James Lawlor Kiernan

James Lawlor Kiernan, 26 October 1837 – 29 November 1869 was an Irish-born Brigadier General in American Civil War.

Biography

Kiernan was born in Mountbellew, County Galway in 1837; his father being a retired British navy surgeon. Kiernan attended Trinity College, Dublin, before emigrating to the USA about 1854. On the outbreak of civil war in 1861 he joined the 69th New York State Infantry Regiment as Assistant Surgeon. He served as such at Bull Run and in the same capacity to the 6th Missouri Infantry at Pea Ridge.

Kiernan insisted on joining the fighting ranks, and in that capacity was seemingly appointed a Major in the 6th. In May 1863 at Port Gibson, Missouri, he was wounded in the left lung and left on the field for dead. Recovered and imprisoned, he effected an escape back to Union forces and resigning his commission. On August 1, 1863 he was commissioned a Brigadier General of Volunteers by President Abraham Lincoln; commanding a post at Miliken's Bend on the Mississippi. However ill-health as a result of his battlefield wounds forces him to resign on February 3, 1864.

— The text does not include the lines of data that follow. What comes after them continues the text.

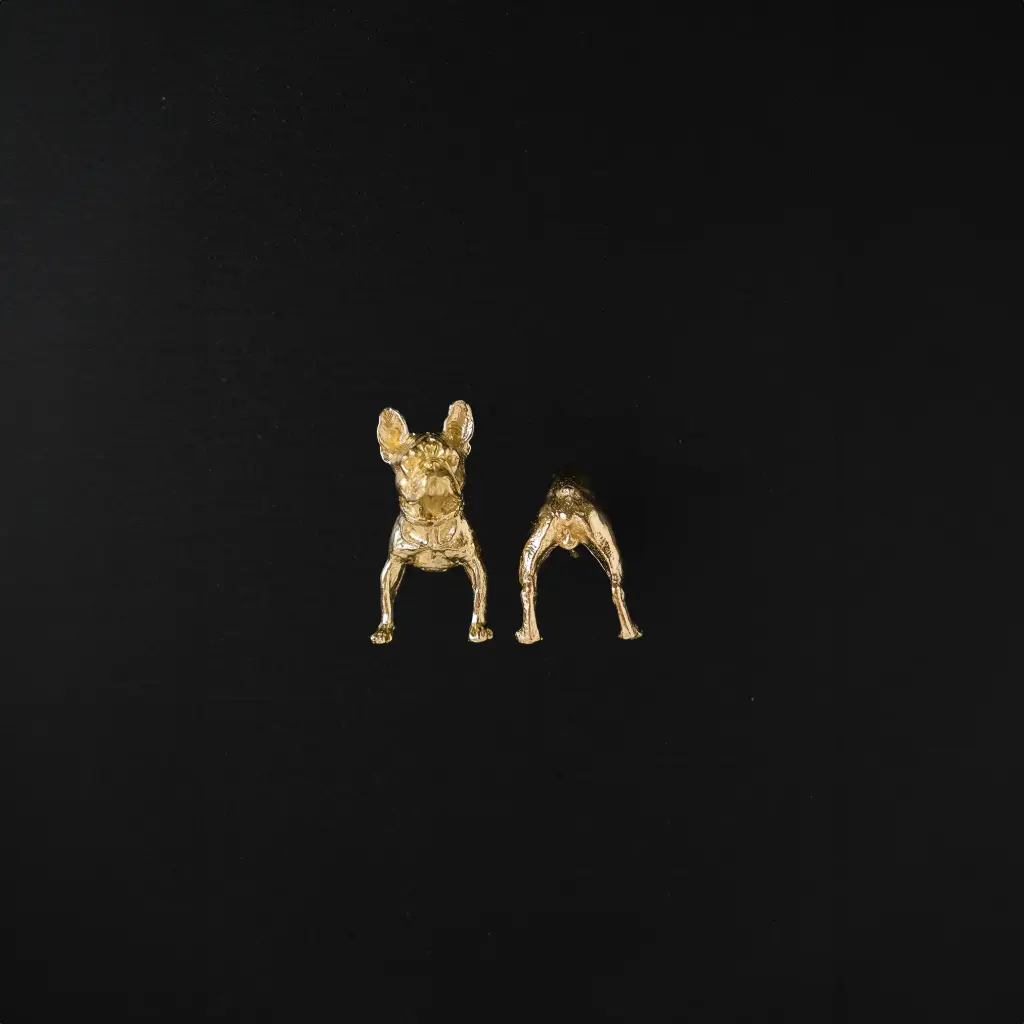 DOGGY - FRONT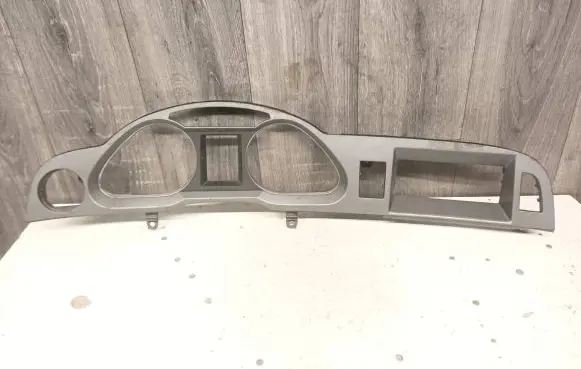 Audi A6 S6 C6 4F Dashboard trim 4f1857115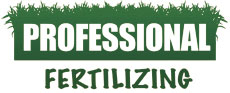Professional Fertilizing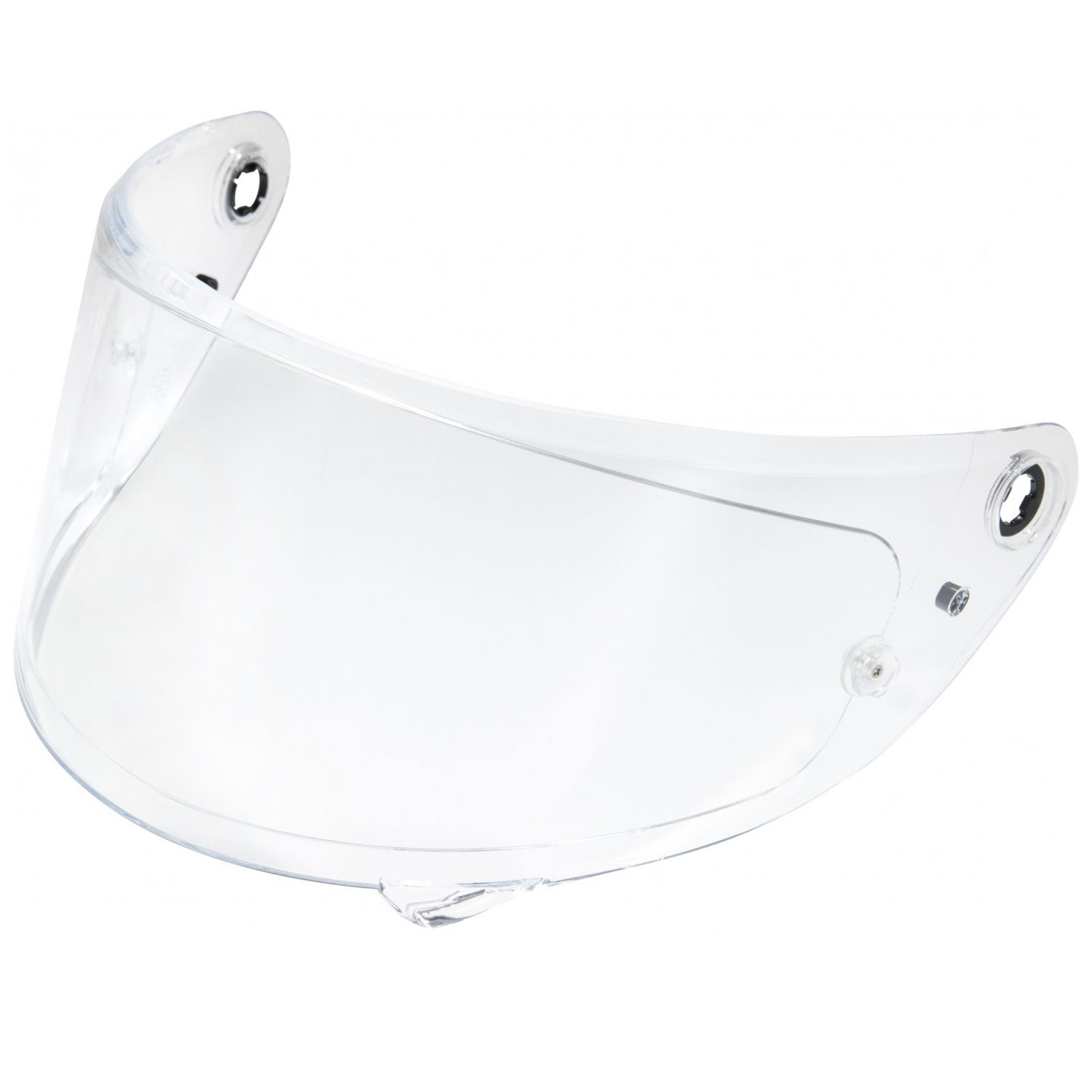Plexi HJC HJ-40 pro helmy RPHA 71 čiré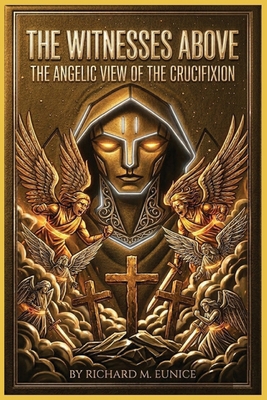 The Witnesses Above B0GZ8K5QYF Book Cover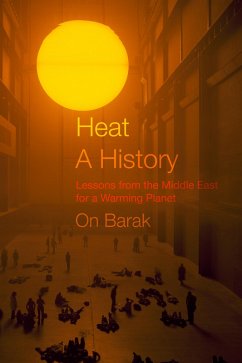 Cover Heat, a History (eBook, ePUB)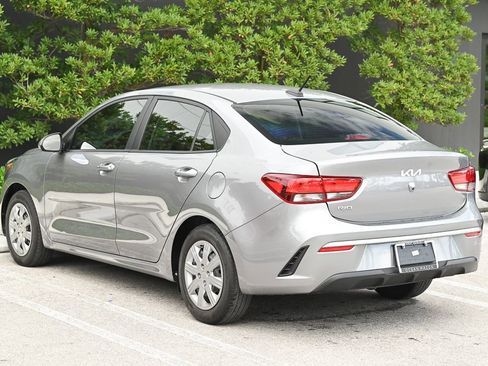 Used 2023 Kia Rio S FWD image 6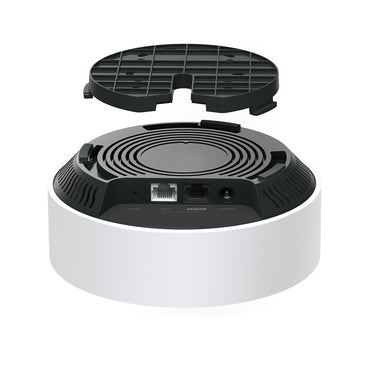 Sistema Mesh Wi-Fi TP-Link X50-POE / DECO X50-POE(1-PACK) branco - imagem 2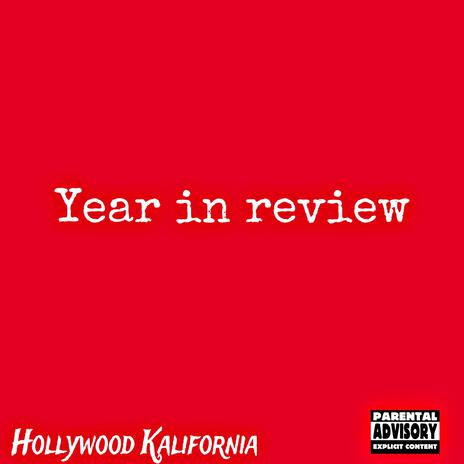 Year in review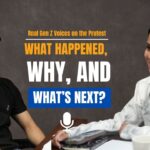 Real Gen Z Voices on the Protest What Happened, Why, and What’s Next by Manish Timilsina & Deepshikha Ghimire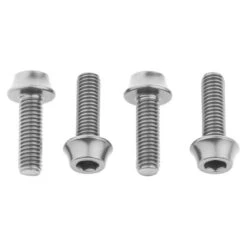 Wolf Tooth Bottle Cage Bolts -Bicycle Equipment Store Waterbottle cage Bolts Silver 02 590x 4aeb0b6e 892e 4b5f 82b8 daa0973d8cb7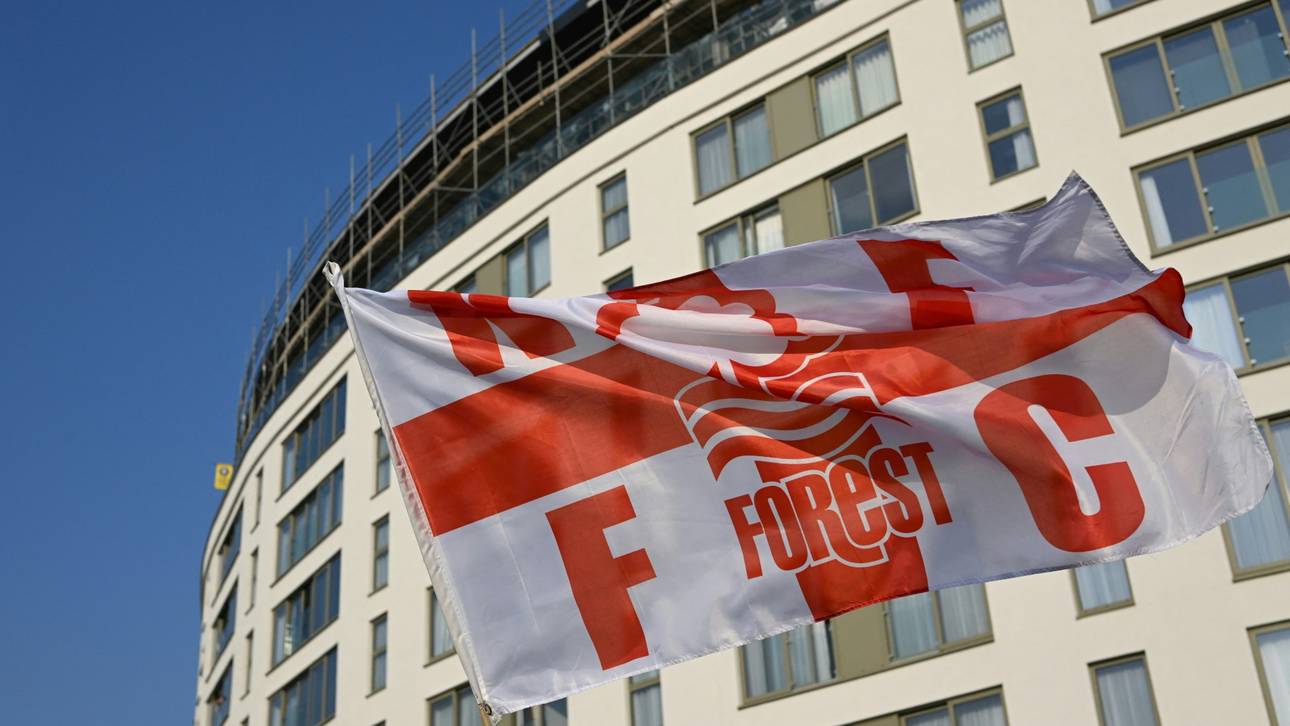 Mega-Strafe für Premier-League-Klub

About May 1865 he gained a US consular post at Chinkiang in China. However his continuing ill-health forced him to return to New York where he became an examining physician for the Pension Bureau. He was still so employed upon his death on November 26, 1869; the official cause of death being 'congestion of the lungs.' He is buried in Green-Wood Cemetery in Brooklyn.